• [PAGE EXTRACT]
Slab is one of the most important elements In a structure. Learn about different types of slabs in this article.
What Is Slab?
Slabs are flat, horizontal structural elements made of reinforced concrete that receive the load and transfer it through the beams to the columns and to the footings to the soil below. Slabs are used in both load-bearing structures and framed structures.
In a load bearing structure, the load is transferred from the slab to the load-bearing walls. The thickness of the slab varies from 100 mm to 500 mm. There are 20 different types of slabs in practice which are discussed in this article.
The methods for slab construction vary from each other. Based on the support condition, a slab can be a simply supported slab, cantilever slab or a continuous slab.
A slab can be a floor slab or a roof slab. The live load acting on the floor slabs is greater than the roof slabs. Thus, the floor slabs are heavily reinforced when compared to the roof slabs.
Types Of Slabs
1. Conventional Slab
The slab which is supported by beams and columns, is called conventional slab. In conventional slab the thickness of the slab is small but depth of the beam is large. The load is transmitted from slab to beam and then from beam to column.
These types of slabs are provided with reinforcement where the horizontal bar is called main reinforcement and vertical bar is called distribution bar. Conventional slabs are two types.
- One way slab
- Two way slab.
a. One Way Slab
One way slab is a conventional horizontal slab rectangular in shape and supported by beams on two of its four sides. The slabs are supported on beams opposite to each other. Therefore, the deflected shape is cylindrical.
In one way slabs the longer span is more than twice of the shorter span. The ratio of longer span to the shorter span is greater than two. As a result, the shorter span is subjected to bending.
The main reinforcements are provided in the shorter directions to resist the bending and the secondary reinforcements are provided in the longer direction.
Application: Veranda slab.
b. Two Way Slab
Two-way slabs are also conventional slabs mostly rectangular in shape and supported on all four sides of a beam. In two-way slabs, the longer span is less than twice the shorter span. The ratio of longer span to shorter span is lesser than two. The deflected shape of the slab is like a dish or saucer shape.
In this case, both the shorter and longer directions are subjected to bending. Therefore, the main reinforcements would be provided in both directions based on the magnitude of bending. The two-way slabs are economical to a size of 6m x 6m. Also, the quantity of steel used in two-way slab is more than the one-way slab.
Most apartments, multi-storeyed buildings.
3. Flat Plate
Unlike conventional slabs, in flat plates, the loads are not transferred from the slabs to the beams. In flat plates, the loads are transferred directly to the columns. The flat plate system may be one-way or two-way depending on the design plan.

• [BRIEF]
Decide whether each statement below agrees with the text on slabs above, answering yes or no and quoting the words of the text that settle it.
1. In a one way slab, the main reinforcement is placed in the shorter direction.
2. Roof slabs carry a greater live load than floor slabs.
3. In a flat plate, loads go straight to the columns.

• [DATASET RECORDS]
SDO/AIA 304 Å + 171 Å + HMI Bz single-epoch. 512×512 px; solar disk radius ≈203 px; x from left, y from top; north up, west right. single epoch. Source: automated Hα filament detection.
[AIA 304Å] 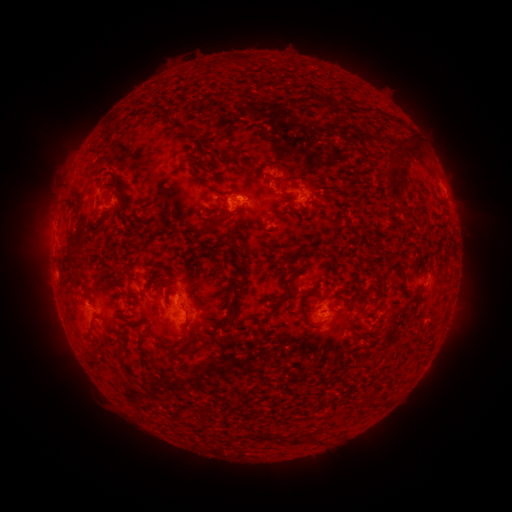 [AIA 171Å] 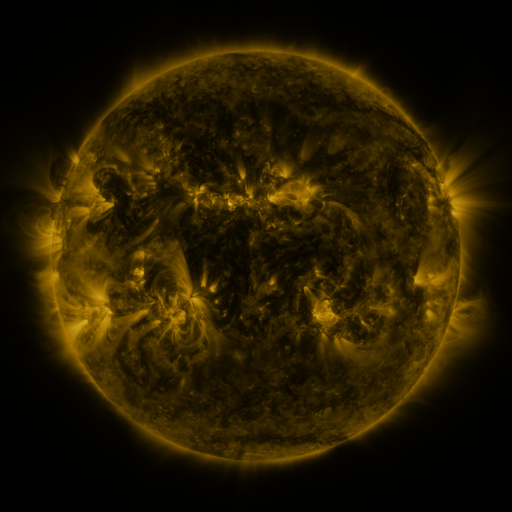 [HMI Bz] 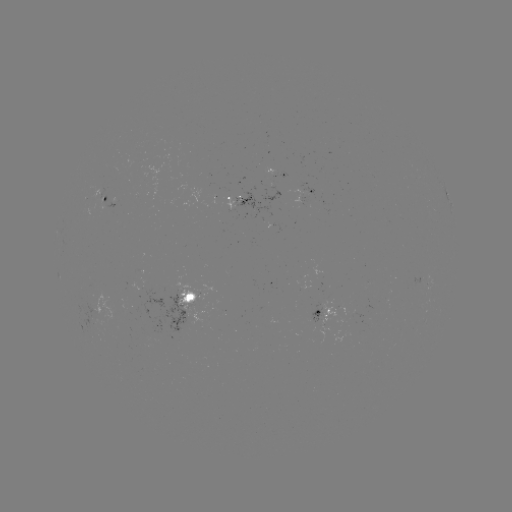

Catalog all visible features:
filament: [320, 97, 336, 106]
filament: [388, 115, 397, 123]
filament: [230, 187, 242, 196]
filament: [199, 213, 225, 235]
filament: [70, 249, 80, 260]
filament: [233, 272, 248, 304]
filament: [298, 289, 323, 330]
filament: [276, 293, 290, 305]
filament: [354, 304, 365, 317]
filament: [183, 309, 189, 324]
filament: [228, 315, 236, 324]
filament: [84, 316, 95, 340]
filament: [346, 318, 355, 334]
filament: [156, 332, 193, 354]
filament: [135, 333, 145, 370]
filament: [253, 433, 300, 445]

• [THE SOLUTION]
1. Yes: "The main reinforcements are provided in the shorter directions to resist the bending"
2. No: "The live load acting on the floor slabs is greater than the roof slabs."
3. Yes: "In flat plates, the loads are transferred directly to the columns."